A scroll (from the Old French escroe or escroue), also known as a roll, is a roll of papyrus, parchment, or paper containing writing.

A scroll is usually divided up into pages, which are sometimes separate sheets of papyrus or parchment glued together at the edges, or may be marked divisions of a continuous roll of writing material. The scroll is usually unrolled so that one page is exposed at a time, for writing or reading, with the remaining pages rolled up to the left and right of the visible page. It is unrolled from side to side, and the text is written in lines from the top to the bottom of the page. Depending on the language, the letters may be written left to right, right to left, or alternating in direction (boustrophedon).

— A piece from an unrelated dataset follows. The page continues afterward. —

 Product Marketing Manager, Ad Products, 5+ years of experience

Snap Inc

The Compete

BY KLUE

Some scrolls are simply rolled up pages; others may have wooden rollers on each end: Torah scrolls have rather elaborate rollers befitting their ceremonial function.

Scrolls were the first form of editable record keeping texts, used in Eastern Mediterranean ancient Egyptian civilizations.

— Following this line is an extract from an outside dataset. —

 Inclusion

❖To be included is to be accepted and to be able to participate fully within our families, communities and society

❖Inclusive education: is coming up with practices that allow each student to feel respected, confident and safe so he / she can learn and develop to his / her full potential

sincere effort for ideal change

Parchment scroll used by Israelites after Sinai was the first use of scrolls in the recording of literature before the codex or bound book with pages was invented by the Latins in the 1st century AD. Scrolls were more highly regarded than codices until well into Roman times where they were usually written in single latitudinal column.

The ink used in writing scrolls had to adhere to a surface that was rolled and unrolled, so special inks were developed. Even so, ink would slowly flake off of scrolls.

Shorter pieces of parchment or paper are called rolls or rotuli, although usage of the term by modern historians varies with periods. Historians of the classical period tend to use "roll" instead of "scroll". Rolls may still be many meters or feet long, and were used in the medieval and Early Modern period in Europe and various West Asian cultures for manuscript administrative documents intended for various uses, including accounting, rent-rolls, legal agreements, and inventories. A distinction that sometimes applies is that the lines of writing in rotuli run across the width of the roll (that is to say, are parallel with any unrolled portion) rather than along the length, divided into page-like sections. Rolls may be wider than most scrolls, up to perhaps 60 cm or two feet wide. Rolls were often stored together in a special cupboard on shelves.